A ztą Inką to super pomysł. Powiedziałam mojej 4-letniej córci,że też będzie mogła pić prawdziwa kawe jak mama jak posprząta swój pokój i posprzątała i piła .
Pa kochane :D :D
-
kurcze, jakoś na Inkę sie nie przestawię :cry: nie ten smak :wink: wolę chyba popijać ten ograniczony do minimum kubek z rana :wink:
bogusia,śrutuj te trociny, w jogobelli smakują całkiem nieźle :D , bo już w serku wiejskim i kefirze "drapią " mnie po zębach :wink:
-
-
hej dziewczynki!
Maggy - czy ja dobrze widzę - czy ty wysyłałaś tego posta o 4,55 :shock: :shock: :shock: ??????????
Monique - ja też nigdzie nie wyjeżdżam. Właśnie skończył mi się macierzyński i bezrobocie (hihih) - woleli rozwiązać ze mną umowę z dniem porodu a potem znów podpisać - wredy :twisted: . No i do pracki, a urlopu nie dostanę teraz, bo zakończenie roku obrotowego w firmie będzie i kupa pracy, może na jesieni, ale i tak nigdzie nie wyjadę, bo wtedy małż nie będzie miał urlopu :( Heh, a poza tym nie mamy samochodu, więc z takim półrocznym szkrabem nie ma sensu się tłuc komunikacją państwową :?
Widzę, że u mnie weekendowe podżeranie wyglądało lepiej: strułam się i w sobotę zjadłam tylka kilka kromek chrupkiego a niedz. niewiele więcej. Za to wczoraj już z 1500 kcal :evil: Ale pocieszam się, że jeszcze karmię piersią, choć już szczątkowo :)

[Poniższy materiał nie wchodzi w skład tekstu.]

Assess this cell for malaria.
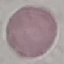
It is uninfected.

stain = Giemsa
image type = cell patch, automatically extracted from a larger field of view and resized to 64 × 64 pixels
capture = smartphone camera at the microscope eyepiece
preparation = thin blood smear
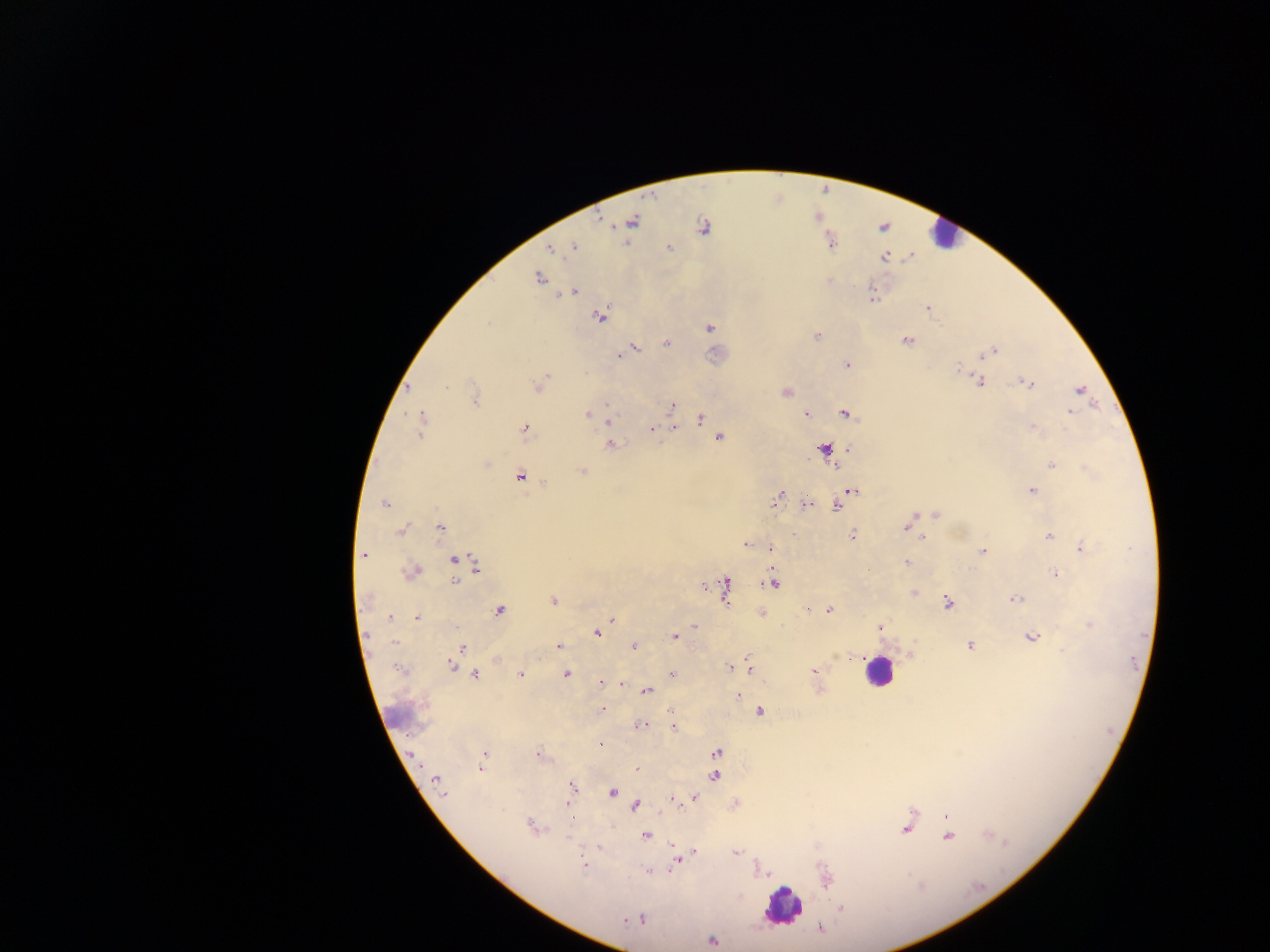

{
  "preparation": "thick blood smear",
  "field_of_view": "single",
  "leukocyte_locations": "approximate centers as x y in pixels: 946 230; 873 677; 778 908",
  "country": "Ghana",
  "plasmodium_parasite_locations": "approximate centers as x y in pixels: 613 226; 703 228; 574 247; 549 249; 670 250; 538 277; 574 290; 926 308; 599 317; 488 324; 709 327; 817 336; 907 340; 666 343; 635 348; 995 350; 619 356; 847 365; 958 368; 545 378; 978 380; 1025 381; 448 387; 538 387; 1080 390; 607 405; 671 406; 1070 410; 845 414; 586 415; 805 415; 700 418; 421 420; 607 421; 673 426; 524 429; 653 430; 719 437; 610 445; 824 448; 847 448; 1052 464; 582 471; 520 475; 1033 489; 850 490; 780 494; 774 500; 384 503; 806 504; 837 507; 914 513; 936 513; 401 528; 905 528; 439 529; 400 531; 853 533; 925 535; 1048 535; 744 544; 1082 548; 772 549; 982 550; 363 557; 453 559; 908 561; 475 565; 415 570; 1055 574; 455 582; 773 584; 703 585; 726 587; 1013 598; 365 599; 553 600; 947 602; 805 609; 830 610; 500 611; 417 616; 391 618; 613 619; 694 625; 879 626; 605 627; 597 633; 367 634; 673 637; 1030 638; 394 641; 559 646; 633 646; 972 646; 464 647; 847 656; 838 657; 496 662; 451 664; 729 667; 749 667; 814 671; 476 673; 519 673; 671 673; 565 674; 599 682; 623 686; 820 690; 647 693; 738 696; 602 709; 668 710; 759 711; 641 724; 673 725; 672 727; 600 743; 488 751; 718 753; 414 754; 538 754; 639 768; 480 769; 715 776; 435 779; 571 785; 613 792; 444 795; 694 797; 672 798; 567 804; 637 805; 912 811; 946 815; 573 821; 529 822; 904 830; 645 836; 569 838; 599 848; 736 852; 675 859; 583 864; 646 869; 842 908; 642 921; 711 940",
  "image_size": "1270×952 pixels",
  "capture": "mobile-phone photograph through a microscope"
}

Kawkę Inkę pokochałam w okresie karmienia cycusiem. Zwykłej wtedy nie piłam, teraz zaczynam ze dwie dziennie, ale z jednej łyżeczki, no, ale mam ciśnienie jak trup i tylko troszkę kofeinki mnie uratuje :) A inkę piję nadal i tak, bo strasznie mi zasmakowała. :D
-
Forma - widzę, że naprawdę wiele nas łączy :D Buziaczki http://www.gify.biz/gify%20okazyjne/...tynki__26_.gif
Lavazza - ja też dodaję otrąb do jogurtów lub musli. Właśnie tych granulowanych ze śliwkami firmy Sante - to właśnie te, o których pisała Dorotka - są rewelacyjne. Dodaję też siemienia lnianego - też czyści, a człowiek się od tego nie uzależnia :D Ja kiedyś (czytaj: przed ciążą) piłam nałogowo te wszystkie herbatki - najbardziej czyszcąca jest Normosan, ale naprawdę nie radzę jej stosować, jest tak skuteczna, że uzależnia. Czasem po przeżarciu wypijałam nawet hebatkę zaparzoną z 5 (sic!) torebek :oops: Na szczęście ciążą i karmienie piersią wyleczyły mnie z tych chorych nawyków :D
-
Nio dobra, zajrzę tu później, jak mała będzie odbywać swoją południową drzemkę, a teraz życzę wszystkim dziewczynom wytrwałości w trzymaniu dietki :D , pozdrawiam!!!